Copy out all of the following data line for line, keeping every character exactly the same.

* begin Source data *

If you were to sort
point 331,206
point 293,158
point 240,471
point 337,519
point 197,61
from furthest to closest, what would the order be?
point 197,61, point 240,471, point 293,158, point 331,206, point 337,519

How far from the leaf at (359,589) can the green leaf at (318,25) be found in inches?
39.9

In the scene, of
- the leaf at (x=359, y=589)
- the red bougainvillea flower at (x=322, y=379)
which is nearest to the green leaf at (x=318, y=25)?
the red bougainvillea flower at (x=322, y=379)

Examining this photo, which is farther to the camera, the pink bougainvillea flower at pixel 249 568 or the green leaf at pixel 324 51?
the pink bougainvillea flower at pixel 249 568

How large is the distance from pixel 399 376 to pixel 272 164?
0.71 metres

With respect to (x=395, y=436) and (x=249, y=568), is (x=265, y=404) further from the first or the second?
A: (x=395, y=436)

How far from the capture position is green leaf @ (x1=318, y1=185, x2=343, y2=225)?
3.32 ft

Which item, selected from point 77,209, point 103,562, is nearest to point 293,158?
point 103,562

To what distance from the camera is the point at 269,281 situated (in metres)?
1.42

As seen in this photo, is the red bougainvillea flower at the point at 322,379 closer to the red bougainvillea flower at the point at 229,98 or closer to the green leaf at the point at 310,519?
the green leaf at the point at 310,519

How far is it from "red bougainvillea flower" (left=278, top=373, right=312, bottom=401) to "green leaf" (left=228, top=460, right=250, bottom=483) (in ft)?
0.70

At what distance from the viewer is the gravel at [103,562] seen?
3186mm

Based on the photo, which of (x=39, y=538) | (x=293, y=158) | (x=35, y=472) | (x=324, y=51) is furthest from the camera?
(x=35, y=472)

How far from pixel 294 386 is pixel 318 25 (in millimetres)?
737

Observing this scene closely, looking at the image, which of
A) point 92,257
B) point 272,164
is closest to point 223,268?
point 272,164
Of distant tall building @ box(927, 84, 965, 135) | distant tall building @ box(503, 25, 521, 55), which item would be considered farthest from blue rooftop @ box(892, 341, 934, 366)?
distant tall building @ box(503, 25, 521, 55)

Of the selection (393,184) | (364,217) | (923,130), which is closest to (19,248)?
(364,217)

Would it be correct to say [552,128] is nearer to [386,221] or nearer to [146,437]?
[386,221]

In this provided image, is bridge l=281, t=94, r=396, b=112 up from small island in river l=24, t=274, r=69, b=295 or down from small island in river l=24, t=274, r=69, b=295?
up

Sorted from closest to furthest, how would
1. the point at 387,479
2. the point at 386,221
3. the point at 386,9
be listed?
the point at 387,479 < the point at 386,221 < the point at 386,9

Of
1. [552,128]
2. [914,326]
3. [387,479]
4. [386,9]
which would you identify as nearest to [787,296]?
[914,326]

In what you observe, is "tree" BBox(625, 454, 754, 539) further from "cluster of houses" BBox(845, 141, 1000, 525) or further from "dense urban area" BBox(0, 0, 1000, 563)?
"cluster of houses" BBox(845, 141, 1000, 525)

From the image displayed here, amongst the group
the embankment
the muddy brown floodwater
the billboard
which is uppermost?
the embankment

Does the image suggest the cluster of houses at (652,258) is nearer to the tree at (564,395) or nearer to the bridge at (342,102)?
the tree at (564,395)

* end Source data *

Exercise answer:
If you were to sort
point 331,206
point 293,158
point 240,471
point 337,519
point 197,61
from furthest to closest, what would the order be?
point 197,61, point 240,471, point 293,158, point 331,206, point 337,519

How far from the leaf at (359,589) can the green leaf at (318,25) be found in inches?
39.9

In the scene, of
- the leaf at (x=359, y=589)
- the red bougainvillea flower at (x=322, y=379)
which is nearest to the green leaf at (x=318, y=25)?
the red bougainvillea flower at (x=322, y=379)

Examining this photo, which is farther to the camera, the pink bougainvillea flower at pixel 249 568 or the green leaf at pixel 324 51?
the pink bougainvillea flower at pixel 249 568

How large is the distance from pixel 399 376 to pixel 272 164?
0.71 metres

With respect to (x=395, y=436) and (x=249, y=568), is (x=265, y=404) further from the first or the second?
A: (x=395, y=436)

How far from the capture position is green leaf @ (x1=318, y1=185, x2=343, y2=225)?
3.32 ft

Which item, selected from point 77,209, point 103,562, is nearest to point 293,158?
point 103,562

To what distance from the camera is the point at 269,281 situated (in metres)?
1.42

As seen in this photo, is the red bougainvillea flower at the point at 322,379 closer to the red bougainvillea flower at the point at 229,98 or closer to the green leaf at the point at 310,519?
the green leaf at the point at 310,519

How far is it from "red bougainvillea flower" (left=278, top=373, right=312, bottom=401) to "green leaf" (left=228, top=460, right=250, bottom=483) (in ft)?
0.70

At what distance from the viewer is the gravel at [103,562] seen?
3186mm

Based on the photo, which of (x=39, y=538) | (x=293, y=158) | (x=35, y=472) | (x=324, y=51) is furthest from the camera?
(x=35, y=472)

How far from pixel 294 386 is pixel 318 25 (in millimetres)?
737

Observing this scene closely, looking at the image, which of
A) point 92,257
B) point 272,164
is closest to point 223,268?
point 272,164
Of distant tall building @ box(927, 84, 965, 135) | distant tall building @ box(503, 25, 521, 55), which item would be considered farthest from blue rooftop @ box(892, 341, 934, 366)?
distant tall building @ box(503, 25, 521, 55)

Of the selection (393,184) | (364,217) | (923,130), which is closest to (19,248)?
(364,217)

Would it be correct to say [552,128] is nearer to [386,221] or nearer to [146,437]?
[386,221]

In this provided image, is bridge l=281, t=94, r=396, b=112 up from small island in river l=24, t=274, r=69, b=295 or down from small island in river l=24, t=274, r=69, b=295?
up

Sorted from closest to furthest, how would
1. the point at 387,479
2. the point at 386,221
3. the point at 386,9
be listed?
the point at 387,479 < the point at 386,221 < the point at 386,9

Of
1. [552,128]
2. [914,326]
3. [387,479]
4. [386,9]
which would you identify as nearest to [787,296]?
[914,326]

In what you observe, is "tree" BBox(625, 454, 754, 539) further from "cluster of houses" BBox(845, 141, 1000, 525) or further from "dense urban area" BBox(0, 0, 1000, 563)?
"cluster of houses" BBox(845, 141, 1000, 525)

From the image displayed here, amongst the group
the embankment
the muddy brown floodwater
the billboard
which is uppermost?
the embankment

Does the image suggest the cluster of houses at (652,258) is nearer to the tree at (564,395) or nearer to the bridge at (342,102)?
the tree at (564,395)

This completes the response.